● **What needs to be done**:
Decide whether each statement agrees with the profile of Iaroslav Denysenko below. For each, answer yes or no and quote the words from the profile that settle it.
(a) He was born in Poltava.
(b) He is 1.85 m tall.
(c) His classification is S13 due to blindness.

[[ Excerpt to read, beginning ]]

Personal information
- Native name: Ярослав Юрійович Денисенко
- Full name: Yaroslav Yuriyovych Denysenko
- Nationality: Ukraine
- Born: 23 September 1991 (age 34) Poltava
- Height: 1.93 m (6 ft 4 in)

Sport
- Sport: Swimming
- Strokes: freestyle, backstroke, butterfly, medley
- Classifications: S13 due to blindness
- Club: Invasport, Poltava,
- Coach: Ilia Kalaida

Medal record
Men's para swimming
Representing Ukraine
Summer Paralympics
| Gold medal – first place | 2024 Paris | 100 m freestyle S12 |
| Gold medal – first place | 2024 Paris | Mixed 4×100 m freestyle relay 49pts |
| Silver medal – second place | 2016 Rio | 100 m freestyle S13 |
| Silver medal – second place | 2016 Rio | 400 m freestyle S13 |
| Silver medal – second place | 2016 Rio | 100 m backstroke S13 |
| Silver medal – second place | 2016 Rio | 200 m medley S13 |
| Bronze medal – third place | 2024 Paris | 100 m backstroke S12 |
World Championships
| Gold medal – first place | 2013 Eindhoven | 50 m freestyle - SM13 |
| Silver medal – second place | 2013 Eindhoven | 100 m freestyle - SM13 |
| Silver medal – second place | 2013 Eindhoven | 400 m freestyle - SM13 |
| Silver medal – second place | 2013 Eindhoven | 100 m backstroke - SM13 |
| Silver medal – second place | 2013 Eindhoven | 200 m medley - SM13 |
| Silver medal – second place | 2015 Glasgow | 100 m freestyle - SM13 |
| Silver medal – second place | 2015 Glasgow | 400 m freestyle - SM13 |
| Silver medal – second place | 2015 Glasgow | 100 m backstroke - SM13 |
| Silver medal – second place | 2015 Glasgow | 200 m medley - SM13 |
| Bronze medal – third place | 2015 Glasgow | 50 m freestyle - SM13 |
European Championships
| Gold medal – first place | 2018 Dublin | 100 m freestyle - SM12 |
| Gold medal – first place | 2018 Dublin | 400 m freestyle - SM12 |
| Gold medal – first place | 2018 Dublin | 100 m backstroke - SM12 |
| Gold medal – first place | 2018 Dublin | 200 m medley SM12 |
| Gold medal – first place | 2018 Dublin | 4 x 100 m freestyle relay 49pts |
| Gold medal – first place | 2024 Madeira | 100 m freestyle S12 |
| Silver medal – second place | 2018 Dublin | 50 m freestyle - SM12 |
| Silver medal – second place | 2018 Dublin | 100 m butterfly - SM12 |
| Silver medal – second place | 2016 Funchal | 50 m freestyle - SM13 |
| Silver medal – second place | 2016 Funchal | 100 m freestyle - SM13 |
| Silver medal – second place | 2016 Funchal | 400 m freestyle - SM13 |
| Silver medal – second place | 2016 Funchal | 100 m butterfly - SM13 |
| Silver medal – second place | 2016 Funchal | 200 m medley SM13 |
| Silver medal – second place | 2014 Eindhoven | 50 m freestyle - SM13 |
| Silver medal – second place | 2014 Eindhoven | 100 m freestyle - SM13 |
| Silver medal – second place | 2024 Madeira | 100 m backstroke S12 |
| Bronze medal – third place | 2024 Madeira | 100 m butterfly S12 |

= Iaroslav Denysenko =

Ukrainian Paralympic swimmer

Iaroslav Denysenko (Yaroslav Yuriyovych Denysenko, Ярослав Юрійович
Денисенко; born 23 September 1991) is a swimmer from Ukraine who competes in Paralympic S13, SB13 and SM13 (individual medley) events.

[[ Excerpt to read, end ]]
[[ Data under study, beginning ]]

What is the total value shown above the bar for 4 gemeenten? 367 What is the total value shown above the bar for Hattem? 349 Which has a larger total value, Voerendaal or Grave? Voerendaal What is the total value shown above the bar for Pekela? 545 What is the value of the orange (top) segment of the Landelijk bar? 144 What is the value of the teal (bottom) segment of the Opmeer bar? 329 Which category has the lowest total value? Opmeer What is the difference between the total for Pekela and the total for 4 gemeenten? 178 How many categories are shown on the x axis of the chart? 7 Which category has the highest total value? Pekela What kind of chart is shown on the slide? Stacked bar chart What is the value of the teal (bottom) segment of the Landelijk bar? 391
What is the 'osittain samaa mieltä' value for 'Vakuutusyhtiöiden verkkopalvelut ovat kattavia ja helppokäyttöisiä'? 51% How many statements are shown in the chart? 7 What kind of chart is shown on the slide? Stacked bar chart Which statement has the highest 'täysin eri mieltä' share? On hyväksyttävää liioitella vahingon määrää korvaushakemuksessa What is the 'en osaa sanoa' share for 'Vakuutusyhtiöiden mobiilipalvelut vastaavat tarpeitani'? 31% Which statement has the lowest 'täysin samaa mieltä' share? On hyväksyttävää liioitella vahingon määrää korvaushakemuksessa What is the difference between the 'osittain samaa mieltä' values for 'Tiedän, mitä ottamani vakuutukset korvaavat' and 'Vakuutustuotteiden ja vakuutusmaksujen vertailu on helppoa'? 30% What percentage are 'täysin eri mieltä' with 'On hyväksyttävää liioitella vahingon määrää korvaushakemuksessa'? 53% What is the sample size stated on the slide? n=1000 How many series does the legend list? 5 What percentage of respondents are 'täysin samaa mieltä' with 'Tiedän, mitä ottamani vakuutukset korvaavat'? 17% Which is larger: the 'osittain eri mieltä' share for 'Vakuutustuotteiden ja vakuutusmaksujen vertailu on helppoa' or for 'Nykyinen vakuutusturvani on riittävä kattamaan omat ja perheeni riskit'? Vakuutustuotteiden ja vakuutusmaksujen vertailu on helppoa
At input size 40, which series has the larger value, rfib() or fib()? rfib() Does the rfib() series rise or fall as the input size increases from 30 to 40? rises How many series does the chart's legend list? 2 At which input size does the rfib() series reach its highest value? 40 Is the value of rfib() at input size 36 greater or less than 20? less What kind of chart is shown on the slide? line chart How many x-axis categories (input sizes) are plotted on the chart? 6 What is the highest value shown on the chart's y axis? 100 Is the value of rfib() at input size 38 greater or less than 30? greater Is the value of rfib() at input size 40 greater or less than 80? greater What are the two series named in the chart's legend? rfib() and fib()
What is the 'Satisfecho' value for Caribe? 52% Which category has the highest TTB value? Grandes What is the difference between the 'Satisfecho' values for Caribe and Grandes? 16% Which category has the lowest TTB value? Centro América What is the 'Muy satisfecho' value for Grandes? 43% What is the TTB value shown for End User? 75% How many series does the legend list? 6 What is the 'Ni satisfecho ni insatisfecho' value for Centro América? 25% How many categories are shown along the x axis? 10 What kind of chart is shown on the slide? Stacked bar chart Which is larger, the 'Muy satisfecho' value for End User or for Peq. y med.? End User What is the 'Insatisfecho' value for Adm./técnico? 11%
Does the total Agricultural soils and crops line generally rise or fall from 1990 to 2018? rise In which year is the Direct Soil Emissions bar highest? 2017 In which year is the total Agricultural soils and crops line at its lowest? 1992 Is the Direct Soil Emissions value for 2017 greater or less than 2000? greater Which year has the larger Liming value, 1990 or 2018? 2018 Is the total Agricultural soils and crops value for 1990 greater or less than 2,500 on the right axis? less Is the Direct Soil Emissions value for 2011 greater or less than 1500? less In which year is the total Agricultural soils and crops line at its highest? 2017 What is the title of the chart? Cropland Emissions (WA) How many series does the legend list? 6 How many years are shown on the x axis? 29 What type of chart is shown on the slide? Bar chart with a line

[[ Data under study, end ]]

● **Exercise response**:
(a) Yes: "Born: 23 September 1991 (age 34) Poltava"
(b) No: "Height: 1.93 m (6 ft 4 in)"
(c) Yes: "Classifications: S13 due to blindness"